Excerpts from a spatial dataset
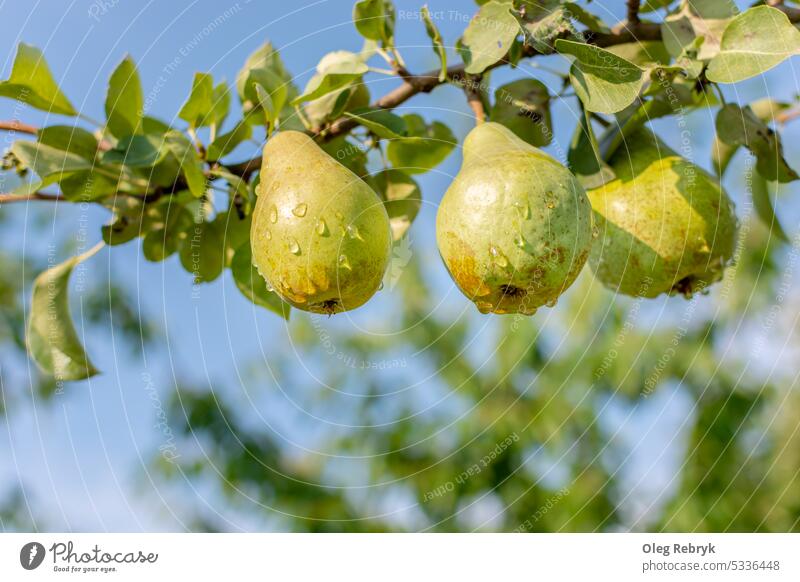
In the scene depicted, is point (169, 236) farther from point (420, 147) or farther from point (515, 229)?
point (515, 229)

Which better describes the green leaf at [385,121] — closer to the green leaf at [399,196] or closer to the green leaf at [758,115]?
the green leaf at [399,196]

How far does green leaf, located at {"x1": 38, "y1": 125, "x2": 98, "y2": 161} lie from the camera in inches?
51.0

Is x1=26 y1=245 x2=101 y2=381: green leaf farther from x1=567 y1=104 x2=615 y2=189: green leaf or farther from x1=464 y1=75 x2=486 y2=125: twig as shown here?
x1=567 y1=104 x2=615 y2=189: green leaf

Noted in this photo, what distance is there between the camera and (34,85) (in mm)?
1315

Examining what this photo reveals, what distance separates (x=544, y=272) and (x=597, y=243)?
327 mm

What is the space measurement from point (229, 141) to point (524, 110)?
508mm

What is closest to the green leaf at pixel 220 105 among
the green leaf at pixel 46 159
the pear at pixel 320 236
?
the green leaf at pixel 46 159

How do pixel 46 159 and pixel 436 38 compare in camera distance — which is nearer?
pixel 436 38

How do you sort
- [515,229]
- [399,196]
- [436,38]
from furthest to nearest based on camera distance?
[399,196] < [436,38] < [515,229]

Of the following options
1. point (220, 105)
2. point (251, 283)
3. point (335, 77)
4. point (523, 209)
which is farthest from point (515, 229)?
point (220, 105)

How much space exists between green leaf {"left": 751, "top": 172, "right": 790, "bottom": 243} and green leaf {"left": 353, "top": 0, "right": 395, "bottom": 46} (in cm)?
75

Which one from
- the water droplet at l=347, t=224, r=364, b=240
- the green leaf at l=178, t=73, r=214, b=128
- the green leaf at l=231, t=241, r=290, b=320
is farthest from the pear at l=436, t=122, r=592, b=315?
the green leaf at l=178, t=73, r=214, b=128

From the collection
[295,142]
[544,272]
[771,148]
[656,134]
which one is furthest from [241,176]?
[771,148]

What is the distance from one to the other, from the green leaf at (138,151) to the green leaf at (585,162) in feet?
2.20
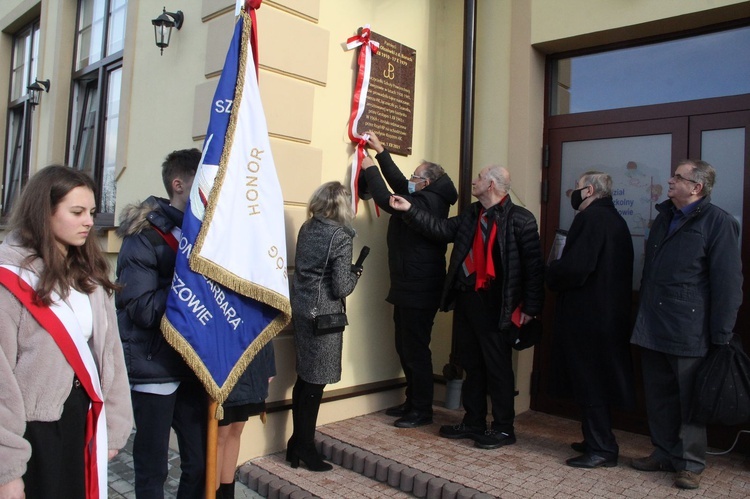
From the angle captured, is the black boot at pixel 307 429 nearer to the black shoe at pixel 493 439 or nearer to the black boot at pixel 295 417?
the black boot at pixel 295 417

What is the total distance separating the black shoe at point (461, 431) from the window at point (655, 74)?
2.51 meters

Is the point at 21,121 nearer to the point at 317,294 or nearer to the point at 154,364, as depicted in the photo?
the point at 317,294

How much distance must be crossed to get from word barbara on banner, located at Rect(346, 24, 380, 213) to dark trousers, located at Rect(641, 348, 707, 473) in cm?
227

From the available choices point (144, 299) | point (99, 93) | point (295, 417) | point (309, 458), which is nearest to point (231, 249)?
point (144, 299)

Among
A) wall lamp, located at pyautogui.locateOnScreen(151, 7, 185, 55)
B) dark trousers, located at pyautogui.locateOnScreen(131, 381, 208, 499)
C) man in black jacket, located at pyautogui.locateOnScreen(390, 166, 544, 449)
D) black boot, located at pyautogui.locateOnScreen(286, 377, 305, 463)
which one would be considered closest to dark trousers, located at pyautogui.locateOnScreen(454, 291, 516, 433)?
man in black jacket, located at pyautogui.locateOnScreen(390, 166, 544, 449)

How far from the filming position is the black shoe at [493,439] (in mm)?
3873

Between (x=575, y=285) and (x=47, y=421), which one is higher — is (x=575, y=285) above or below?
above

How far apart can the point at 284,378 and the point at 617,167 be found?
282 centimetres

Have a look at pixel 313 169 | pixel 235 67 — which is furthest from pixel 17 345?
pixel 313 169

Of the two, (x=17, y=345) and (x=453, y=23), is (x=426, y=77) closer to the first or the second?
(x=453, y=23)

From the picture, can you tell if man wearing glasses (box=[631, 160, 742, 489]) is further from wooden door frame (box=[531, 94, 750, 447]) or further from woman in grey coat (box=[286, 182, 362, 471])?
woman in grey coat (box=[286, 182, 362, 471])

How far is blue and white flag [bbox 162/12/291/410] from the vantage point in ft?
9.00

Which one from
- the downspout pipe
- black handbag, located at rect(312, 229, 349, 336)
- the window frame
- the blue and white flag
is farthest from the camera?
the window frame

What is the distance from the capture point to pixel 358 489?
11.5 ft
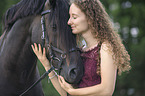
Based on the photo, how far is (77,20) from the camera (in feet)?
5.61

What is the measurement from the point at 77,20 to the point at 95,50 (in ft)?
1.03

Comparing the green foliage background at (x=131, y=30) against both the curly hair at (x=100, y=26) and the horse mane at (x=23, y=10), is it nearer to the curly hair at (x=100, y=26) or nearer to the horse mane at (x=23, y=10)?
the horse mane at (x=23, y=10)

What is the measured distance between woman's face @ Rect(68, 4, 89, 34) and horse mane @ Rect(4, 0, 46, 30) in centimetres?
41

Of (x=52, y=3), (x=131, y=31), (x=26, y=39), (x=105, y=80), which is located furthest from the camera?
(x=131, y=31)

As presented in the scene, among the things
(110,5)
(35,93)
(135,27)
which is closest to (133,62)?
(135,27)

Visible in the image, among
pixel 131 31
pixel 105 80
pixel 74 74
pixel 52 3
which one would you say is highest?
pixel 52 3

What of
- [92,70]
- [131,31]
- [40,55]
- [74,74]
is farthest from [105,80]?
[131,31]

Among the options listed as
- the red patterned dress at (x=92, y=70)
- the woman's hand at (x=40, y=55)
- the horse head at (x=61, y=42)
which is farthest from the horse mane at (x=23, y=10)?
the red patterned dress at (x=92, y=70)

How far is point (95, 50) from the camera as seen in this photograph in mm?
1705

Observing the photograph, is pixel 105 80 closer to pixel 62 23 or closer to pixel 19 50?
pixel 62 23

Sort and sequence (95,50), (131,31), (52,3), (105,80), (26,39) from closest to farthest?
(105,80), (95,50), (52,3), (26,39), (131,31)

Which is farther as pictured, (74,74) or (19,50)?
(19,50)

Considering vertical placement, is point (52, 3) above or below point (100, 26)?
above

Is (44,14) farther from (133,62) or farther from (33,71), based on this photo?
(133,62)
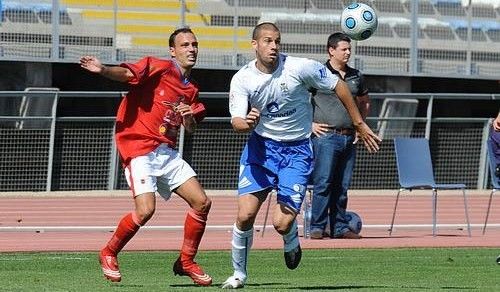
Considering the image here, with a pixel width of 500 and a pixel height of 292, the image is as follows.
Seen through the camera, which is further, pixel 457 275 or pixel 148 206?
pixel 457 275

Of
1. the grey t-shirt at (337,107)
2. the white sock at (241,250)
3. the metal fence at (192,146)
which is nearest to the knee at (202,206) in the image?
the white sock at (241,250)

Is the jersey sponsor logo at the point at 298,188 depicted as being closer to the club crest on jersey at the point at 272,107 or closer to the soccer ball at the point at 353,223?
the club crest on jersey at the point at 272,107

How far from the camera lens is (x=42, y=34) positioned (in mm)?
23266

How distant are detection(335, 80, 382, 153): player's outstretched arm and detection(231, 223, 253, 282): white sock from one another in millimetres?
1238

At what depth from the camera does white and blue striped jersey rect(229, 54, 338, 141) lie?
10.7 meters

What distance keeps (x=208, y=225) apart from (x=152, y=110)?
7.23m

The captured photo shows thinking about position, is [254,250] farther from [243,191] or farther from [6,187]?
[6,187]

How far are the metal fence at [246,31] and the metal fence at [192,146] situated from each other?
949 mm

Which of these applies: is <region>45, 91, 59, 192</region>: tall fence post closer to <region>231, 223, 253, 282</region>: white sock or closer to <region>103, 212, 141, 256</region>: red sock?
<region>103, 212, 141, 256</region>: red sock

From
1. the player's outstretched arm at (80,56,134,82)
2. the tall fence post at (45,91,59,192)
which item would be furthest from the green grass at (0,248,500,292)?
the tall fence post at (45,91,59,192)

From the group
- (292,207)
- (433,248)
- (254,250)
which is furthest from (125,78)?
(433,248)

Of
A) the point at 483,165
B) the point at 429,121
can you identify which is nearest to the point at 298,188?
the point at 429,121

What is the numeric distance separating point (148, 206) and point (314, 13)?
14.5 meters

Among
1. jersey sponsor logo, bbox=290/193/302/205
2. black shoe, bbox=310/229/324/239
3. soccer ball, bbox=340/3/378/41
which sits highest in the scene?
soccer ball, bbox=340/3/378/41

**PROBLEM STATEMENT:** Update the data from the line containing "How far from the camera" through the end of the data by changing "metal fence" to "iron fence", leaving everything else unaltered.

**EXPECTED ANSWER:**
How far from the camera lens is (x=42, y=34) positioned (in mm)?
23266

How distant are detection(335, 80, 382, 153): player's outstretched arm and detection(231, 223, 253, 282): white sock from one another in millimetres?
1238

At what depth from the camera does white and blue striped jersey rect(229, 54, 338, 141) lie?
10.7 meters

What distance keeps (x=208, y=225) apart from (x=152, y=110)?
7.23m

The captured photo shows thinking about position, is [254,250] farther from [243,191] or farther from [6,187]?
[6,187]

How far are the iron fence at [246,31] and the iron fence at [192,146] situated from each other?
949 mm

Which of these applies: is <region>45, 91, 59, 192</region>: tall fence post closer to <region>231, 223, 253, 282</region>: white sock or closer to <region>103, 212, 141, 256</region>: red sock?
<region>103, 212, 141, 256</region>: red sock

From
1. the player's outstretched arm at (80,56,134,82)
2. the tall fence post at (45,91,59,192)
which item would be furthest from the green grass at (0,248,500,292)?
the tall fence post at (45,91,59,192)

From the group
- (292,207)
- (433,248)
- (254,250)
which is furthest from (125,78)?
(433,248)

Of
A) the point at 483,165
B) the point at 429,121
can you identify which is nearest to the point at 298,188?
the point at 429,121

What is the numeric distance separating point (148, 206) and point (314, 13)?
14.5 meters

Among
1. jersey sponsor logo, bbox=290/193/302/205
2. black shoe, bbox=310/229/324/239
3. soccer ball, bbox=340/3/378/41
which sits highest in the scene?
soccer ball, bbox=340/3/378/41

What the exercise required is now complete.